* _Job_
Please update these lines, changing each "green moss" to "moss patch" and leaving everything else as it is.

Dataset entries
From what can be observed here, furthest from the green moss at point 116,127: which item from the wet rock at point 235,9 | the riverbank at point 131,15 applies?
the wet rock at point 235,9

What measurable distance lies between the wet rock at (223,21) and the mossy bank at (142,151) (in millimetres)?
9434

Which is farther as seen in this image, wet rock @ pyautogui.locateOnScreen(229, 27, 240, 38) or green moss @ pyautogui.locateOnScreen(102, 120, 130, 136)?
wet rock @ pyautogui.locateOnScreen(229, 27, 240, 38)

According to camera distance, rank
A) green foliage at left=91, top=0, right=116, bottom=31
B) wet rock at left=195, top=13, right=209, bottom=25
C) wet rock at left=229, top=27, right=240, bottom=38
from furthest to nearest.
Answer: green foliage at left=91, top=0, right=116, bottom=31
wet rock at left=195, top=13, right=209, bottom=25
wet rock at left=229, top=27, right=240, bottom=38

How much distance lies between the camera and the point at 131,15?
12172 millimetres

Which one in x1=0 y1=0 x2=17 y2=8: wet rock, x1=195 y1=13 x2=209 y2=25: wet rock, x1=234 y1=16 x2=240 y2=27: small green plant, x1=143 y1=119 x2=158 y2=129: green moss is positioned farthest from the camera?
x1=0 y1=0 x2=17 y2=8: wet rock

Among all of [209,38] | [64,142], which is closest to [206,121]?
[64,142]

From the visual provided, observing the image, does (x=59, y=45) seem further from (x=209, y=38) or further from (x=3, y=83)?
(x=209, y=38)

* _Written answer_
From what can be observed here, furthest from the moss patch at point 116,127: which item from the wet rock at point 235,9 | the riverbank at point 131,15 applies?
the wet rock at point 235,9

What measurable distance lies between the wet rock at (223,21) and the mossy bank at (142,151) (in millimetres)?
9434

Which is farther as seen in this image, wet rock @ pyautogui.locateOnScreen(229, 27, 240, 38) or moss patch @ pyautogui.locateOnScreen(102, 120, 130, 136)?
wet rock @ pyautogui.locateOnScreen(229, 27, 240, 38)

According to camera distance, rank
A) green foliage at left=91, top=0, right=116, bottom=31
B) wet rock at left=195, top=13, right=209, bottom=25
C) wet rock at left=229, top=27, right=240, bottom=38
from furthest to nearest.
Answer: green foliage at left=91, top=0, right=116, bottom=31
wet rock at left=195, top=13, right=209, bottom=25
wet rock at left=229, top=27, right=240, bottom=38

How much distance lies between the camera and the point at 131,15?
12172 millimetres

Which one in x1=0 y1=0 x2=17 y2=8: wet rock, x1=195 y1=13 x2=209 y2=25: wet rock, x1=234 y1=16 x2=240 y2=27: small green plant, x1=143 y1=119 x2=158 y2=129: moss patch is positioned farthest from the camera?
x1=0 y1=0 x2=17 y2=8: wet rock

Among all of [209,38] | [64,142], which is closest to [206,121]?
[64,142]

From the visual provided, observing the image, does (x=59, y=45) seem further from (x=209, y=38) or further from (x=3, y=83)?
(x=209, y=38)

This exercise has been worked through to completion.